▶ **MATERIAL SHOWN**
__________________________________________________

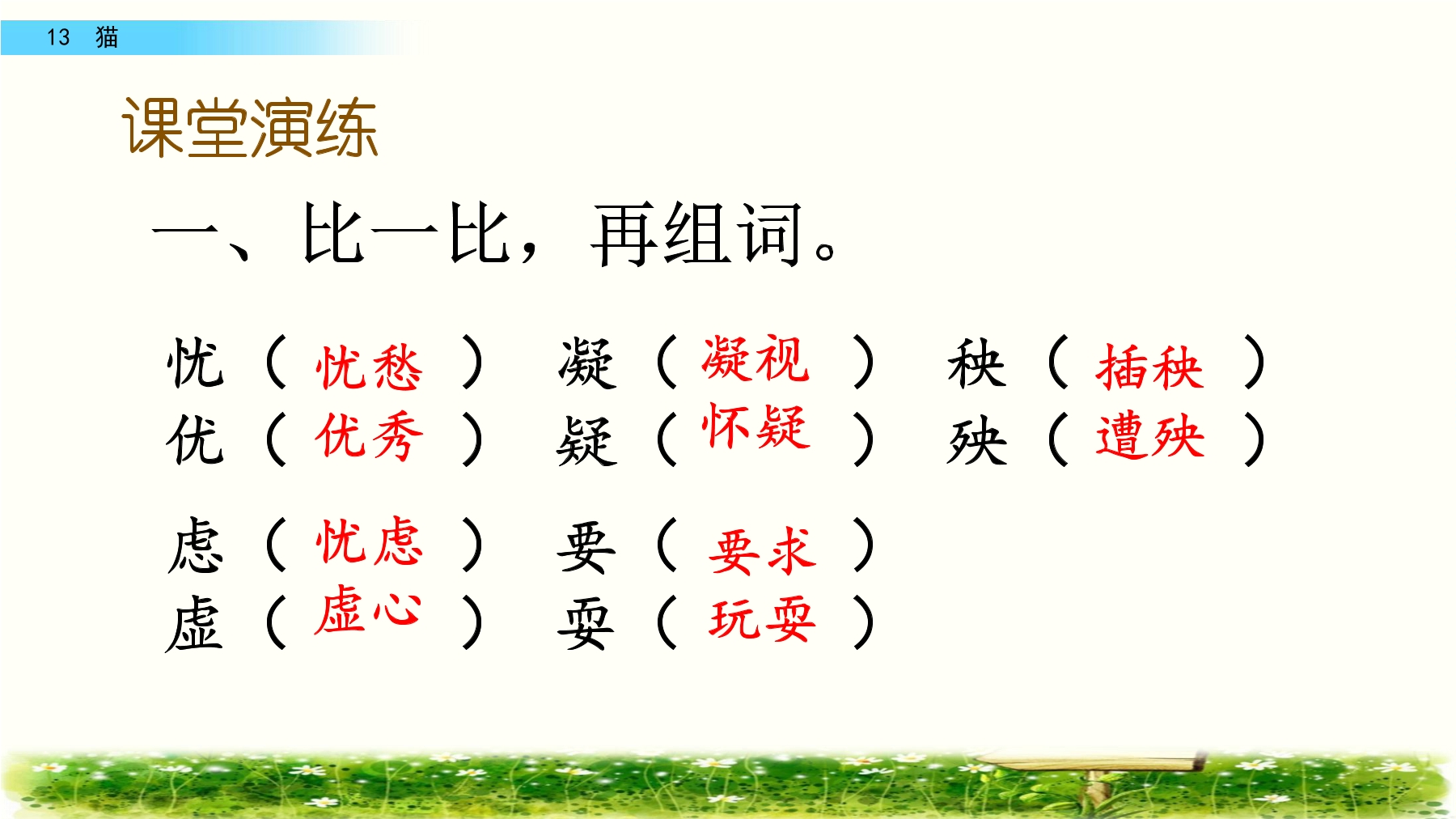 13 猫

课堂演练

一、比一比，再组词。

忧（忧愁） 凝（凝视） 秧（插秧）
优（优秀） 疑（怀疑） 殃（遭殃）

虑（忧虑） 要（要求）
虚（虚心） 耍（玩耍）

__________________________________________________

Output nothing except an exact copy of the records above, with the images left out.

 13 猫

课堂演练

一、比一比，再组词。

忧（忧愁） 凝（凝视） 秧（插秧）
优（优秀） 疑（怀疑） 殃（遭殃）

虑（忧虑） 要（要求）
虚（虚心） 耍（玩耍）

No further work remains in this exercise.